During the Flag Incident protests in Panama, he urged U.S. officials to "perceive more clearly the ideals of the Latin American peoples", served as a voice of support to the claims of Panamanians in the face of what he described as an abuse of Panamanian rights, and coordinated efforts among local religious leaders to serve as peacemakers.

=== Vatican II Father ===
Soon after being consecrated a bishop, McGrath was named to the Committee on Doctrine, and travelled to Rome frequently for the duration of the council. He was a major contributor to Gaudium et spes, imbuing it with the thought of Joseph Cardijn in regards to the "see, judge, act" method as well as a theology of the signs of the time, and the dignity of the laity by virtue of their baptism. His interventions are also observable in Sacrosanctum Concilium, Lumen gentium, and Ad gentes.

=== Bishop of Santiago de Veraguas ===
In March 1964, Bishop McGrath was made the first bishop of the newly erected Diocese of Santiago de Veraguas, a time which he described as "novitiate for me, my fundamental formation in the work of being a bishop," he would later recount. "It also provided daily contact with the poverty in Panama, with the poorest: the rural and the indigenous." He also began work on a new diocesan chancery building.

A priest serving in the diocese, Jesús Héctor Gallego Herrera, was abducted and killed by soldiers after angering landowners and military officials shortly after McGrath became archbishop of Panama. Gallego had been ordained to the priesthood by McGrath, and came from Colombia to work in Santiago de Verguas during McGrath's episcopacy.

=== Archbishop of Panama ===

On 5 February 1969, McGrath was appointed archbishop of Panama. He continued to be a strong voice in favor of the independence of Panama, especially in the context of the dispute over the Panama Canal Zone, in which he was born. The archbishop also served as an advocate for a return to democracy and a defender of human rights, especially during and after the 1968 Panamanian coup d'état and the administration of Manuel Noriega. His criticism of the latter resulted in threats and surveillance, as he was one of the few public critics of the regime.

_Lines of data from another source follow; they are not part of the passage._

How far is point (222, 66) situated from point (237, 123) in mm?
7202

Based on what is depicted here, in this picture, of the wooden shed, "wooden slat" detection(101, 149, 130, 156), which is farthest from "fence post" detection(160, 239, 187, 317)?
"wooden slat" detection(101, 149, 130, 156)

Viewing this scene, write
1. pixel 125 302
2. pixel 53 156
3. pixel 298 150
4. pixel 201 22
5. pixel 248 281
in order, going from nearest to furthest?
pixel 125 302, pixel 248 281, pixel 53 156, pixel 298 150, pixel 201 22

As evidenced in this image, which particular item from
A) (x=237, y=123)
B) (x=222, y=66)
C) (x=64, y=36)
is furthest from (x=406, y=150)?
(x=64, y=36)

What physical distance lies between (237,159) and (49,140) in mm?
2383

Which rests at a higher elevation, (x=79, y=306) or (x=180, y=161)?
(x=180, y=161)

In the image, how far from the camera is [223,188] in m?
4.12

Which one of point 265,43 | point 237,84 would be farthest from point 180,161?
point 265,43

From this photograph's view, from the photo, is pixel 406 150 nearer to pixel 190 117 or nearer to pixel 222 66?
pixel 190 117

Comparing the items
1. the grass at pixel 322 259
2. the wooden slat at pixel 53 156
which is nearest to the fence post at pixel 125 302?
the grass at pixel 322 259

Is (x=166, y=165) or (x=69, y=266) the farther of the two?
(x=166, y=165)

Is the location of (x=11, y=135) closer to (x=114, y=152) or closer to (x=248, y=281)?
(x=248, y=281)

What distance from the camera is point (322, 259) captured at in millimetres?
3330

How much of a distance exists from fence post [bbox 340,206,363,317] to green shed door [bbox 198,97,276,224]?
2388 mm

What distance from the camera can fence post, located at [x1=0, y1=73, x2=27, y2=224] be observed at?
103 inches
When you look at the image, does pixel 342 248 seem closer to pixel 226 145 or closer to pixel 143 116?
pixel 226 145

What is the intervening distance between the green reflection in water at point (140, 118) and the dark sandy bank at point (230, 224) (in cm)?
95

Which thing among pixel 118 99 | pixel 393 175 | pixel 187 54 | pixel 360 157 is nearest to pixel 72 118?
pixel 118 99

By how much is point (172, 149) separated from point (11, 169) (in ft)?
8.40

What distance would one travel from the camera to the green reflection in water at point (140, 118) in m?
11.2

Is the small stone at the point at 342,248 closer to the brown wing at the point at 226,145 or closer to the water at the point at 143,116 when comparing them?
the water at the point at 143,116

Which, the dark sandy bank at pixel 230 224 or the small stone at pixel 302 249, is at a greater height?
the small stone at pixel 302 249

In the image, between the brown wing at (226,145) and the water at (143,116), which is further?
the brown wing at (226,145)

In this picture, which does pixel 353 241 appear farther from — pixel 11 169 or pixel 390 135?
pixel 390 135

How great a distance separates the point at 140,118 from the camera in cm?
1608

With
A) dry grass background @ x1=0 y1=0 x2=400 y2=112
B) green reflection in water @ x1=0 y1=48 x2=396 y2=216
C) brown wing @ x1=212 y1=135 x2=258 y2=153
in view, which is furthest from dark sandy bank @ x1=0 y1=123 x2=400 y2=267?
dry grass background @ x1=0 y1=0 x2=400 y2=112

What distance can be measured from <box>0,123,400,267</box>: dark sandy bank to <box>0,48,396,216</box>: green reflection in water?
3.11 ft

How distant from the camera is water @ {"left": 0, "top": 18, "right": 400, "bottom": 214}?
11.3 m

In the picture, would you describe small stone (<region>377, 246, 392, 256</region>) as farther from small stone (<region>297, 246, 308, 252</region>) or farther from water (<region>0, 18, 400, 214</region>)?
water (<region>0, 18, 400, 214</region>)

He also assisted in negotiations surrounding Noriega's surrender following the United States invasion of Panama, and was granted permission to enter Noriega's "witch house" and other residences to "gain insight into the man's soul". He reported evidence of torture, devil worship, and voodoo. He was also the president of the Panama Truth Commission in 1990.

He also served as secretary-general and vice-president of the Episcopal Conference of Latin America, and gave important addresses at its second meeting in Medellín and its third meeting in Puebla. In addition, he was a member of the Pontifical Council for Dialogue with Non-Believers, the Secretariat of the Synod of Bishops, and a consultant to the Pontifical Council for the Laity.

== Death ==
Due to complications from Parkinson's disease, McGrath submitted his resignation to Pope John Paul II in 1994. He died on 4 August 2000, in a retirement home in Panama City at the age of 76.